--- Begin THE INPUT ---
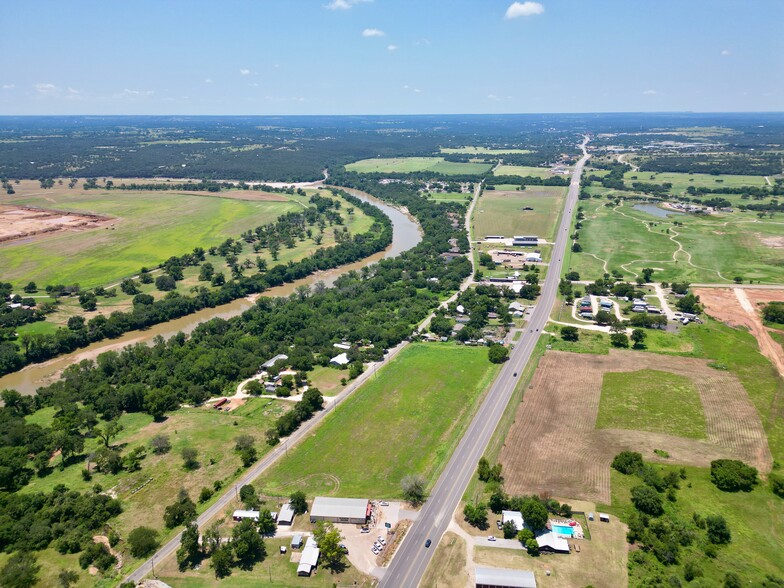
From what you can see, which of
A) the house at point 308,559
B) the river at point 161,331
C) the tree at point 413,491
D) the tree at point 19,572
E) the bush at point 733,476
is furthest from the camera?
the river at point 161,331

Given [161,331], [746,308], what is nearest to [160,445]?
[161,331]

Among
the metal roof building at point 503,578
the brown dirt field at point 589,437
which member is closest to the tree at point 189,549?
the metal roof building at point 503,578

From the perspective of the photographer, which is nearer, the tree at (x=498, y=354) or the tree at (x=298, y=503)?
the tree at (x=298, y=503)

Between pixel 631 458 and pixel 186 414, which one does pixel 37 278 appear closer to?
pixel 186 414

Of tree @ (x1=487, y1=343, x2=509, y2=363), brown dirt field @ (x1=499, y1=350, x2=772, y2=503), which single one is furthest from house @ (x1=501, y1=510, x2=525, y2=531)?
tree @ (x1=487, y1=343, x2=509, y2=363)

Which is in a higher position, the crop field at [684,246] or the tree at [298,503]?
the crop field at [684,246]

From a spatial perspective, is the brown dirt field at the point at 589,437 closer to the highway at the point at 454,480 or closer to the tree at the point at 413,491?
the highway at the point at 454,480

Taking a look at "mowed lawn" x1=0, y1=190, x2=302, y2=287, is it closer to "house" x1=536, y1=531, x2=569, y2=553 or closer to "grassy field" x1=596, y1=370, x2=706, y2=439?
"grassy field" x1=596, y1=370, x2=706, y2=439
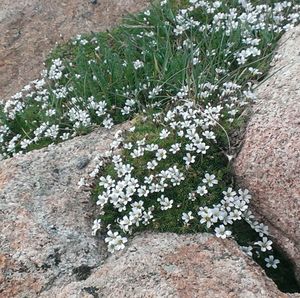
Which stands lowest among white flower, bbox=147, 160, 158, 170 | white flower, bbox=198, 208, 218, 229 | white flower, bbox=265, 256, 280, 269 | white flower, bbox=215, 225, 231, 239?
white flower, bbox=265, 256, 280, 269

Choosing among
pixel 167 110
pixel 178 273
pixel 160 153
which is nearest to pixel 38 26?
pixel 167 110

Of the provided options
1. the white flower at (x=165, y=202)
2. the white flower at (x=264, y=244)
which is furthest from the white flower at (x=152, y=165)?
the white flower at (x=264, y=244)

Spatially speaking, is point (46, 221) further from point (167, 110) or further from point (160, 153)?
point (167, 110)

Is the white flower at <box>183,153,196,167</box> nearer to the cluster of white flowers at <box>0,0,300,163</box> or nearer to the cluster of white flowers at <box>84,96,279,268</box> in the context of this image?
the cluster of white flowers at <box>84,96,279,268</box>

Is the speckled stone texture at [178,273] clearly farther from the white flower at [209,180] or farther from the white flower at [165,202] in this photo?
the white flower at [209,180]

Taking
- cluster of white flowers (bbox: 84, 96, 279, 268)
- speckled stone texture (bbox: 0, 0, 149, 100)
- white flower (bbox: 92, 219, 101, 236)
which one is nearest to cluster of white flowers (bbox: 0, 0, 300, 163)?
cluster of white flowers (bbox: 84, 96, 279, 268)

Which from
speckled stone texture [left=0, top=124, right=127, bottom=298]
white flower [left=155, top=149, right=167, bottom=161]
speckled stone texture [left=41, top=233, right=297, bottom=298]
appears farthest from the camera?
white flower [left=155, top=149, right=167, bottom=161]
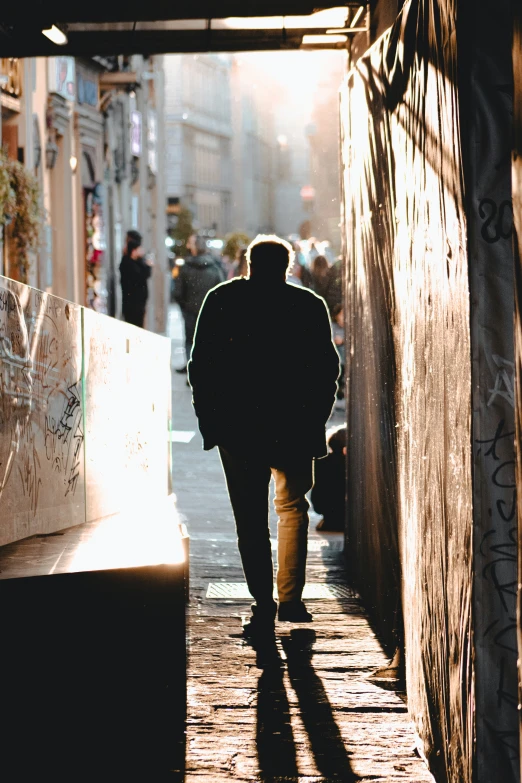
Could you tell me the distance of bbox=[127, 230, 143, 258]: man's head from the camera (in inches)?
755

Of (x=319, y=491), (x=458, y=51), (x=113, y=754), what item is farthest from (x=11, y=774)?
(x=319, y=491)

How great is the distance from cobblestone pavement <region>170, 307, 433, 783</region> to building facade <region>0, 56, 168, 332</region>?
7792 mm

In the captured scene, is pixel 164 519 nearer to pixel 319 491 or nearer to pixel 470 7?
pixel 319 491

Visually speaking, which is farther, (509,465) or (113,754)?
(113,754)

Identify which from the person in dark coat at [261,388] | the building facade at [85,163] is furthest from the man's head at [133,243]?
the person in dark coat at [261,388]

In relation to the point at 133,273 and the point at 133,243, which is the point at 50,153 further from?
the point at 133,273

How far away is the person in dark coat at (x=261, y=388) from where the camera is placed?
614 cm

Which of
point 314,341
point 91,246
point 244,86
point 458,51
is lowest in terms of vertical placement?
point 314,341

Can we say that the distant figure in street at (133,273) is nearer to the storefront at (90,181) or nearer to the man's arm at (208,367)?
the storefront at (90,181)

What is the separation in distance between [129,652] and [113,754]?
0.35m

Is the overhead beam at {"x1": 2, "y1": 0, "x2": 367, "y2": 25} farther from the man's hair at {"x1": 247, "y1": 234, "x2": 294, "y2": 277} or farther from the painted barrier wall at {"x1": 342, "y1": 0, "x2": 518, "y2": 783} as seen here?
the man's hair at {"x1": 247, "y1": 234, "x2": 294, "y2": 277}

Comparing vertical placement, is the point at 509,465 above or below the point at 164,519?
above

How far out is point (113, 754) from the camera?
15.3 ft

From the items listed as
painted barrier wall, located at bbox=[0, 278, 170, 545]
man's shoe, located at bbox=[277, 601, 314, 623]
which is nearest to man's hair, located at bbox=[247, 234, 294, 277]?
painted barrier wall, located at bbox=[0, 278, 170, 545]
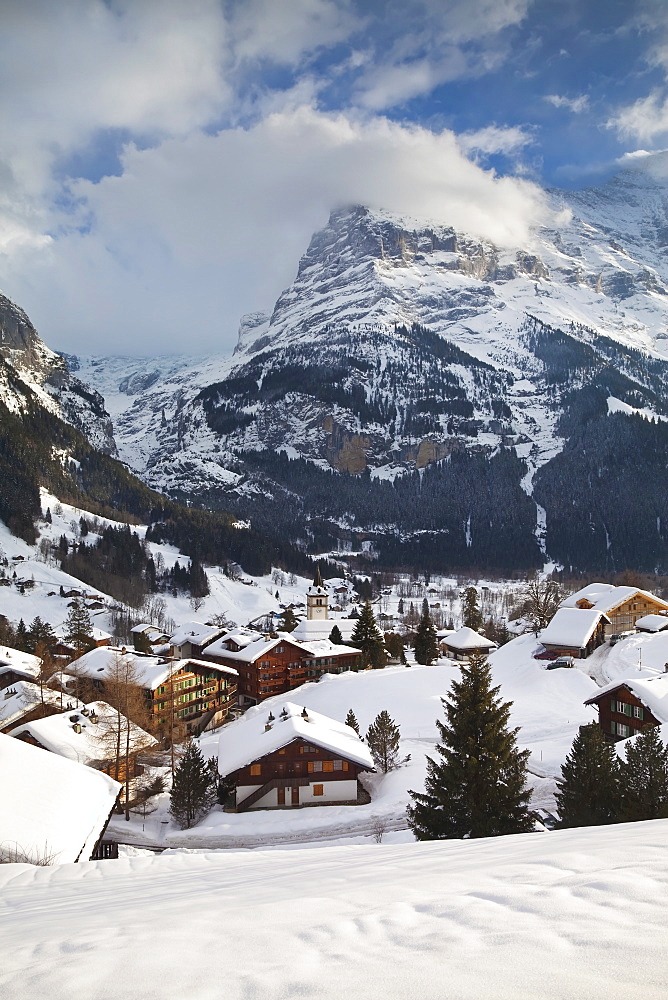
--- End THE INPUT ---
* [REQUEST]
Identify every line in the listing above that contains the word "perspective", treating uppercase and lowercase as different. Copy each of those lines.

* [IN RESPONSE]
From the perspective of the photographer, which is nearer, the tree at (x=498, y=354) or the tree at (x=298, y=503)?
From a spatial perspective, is the brown dirt field at the point at 589,437 closer to the highway at the point at 454,480 or closer to the tree at the point at 413,491?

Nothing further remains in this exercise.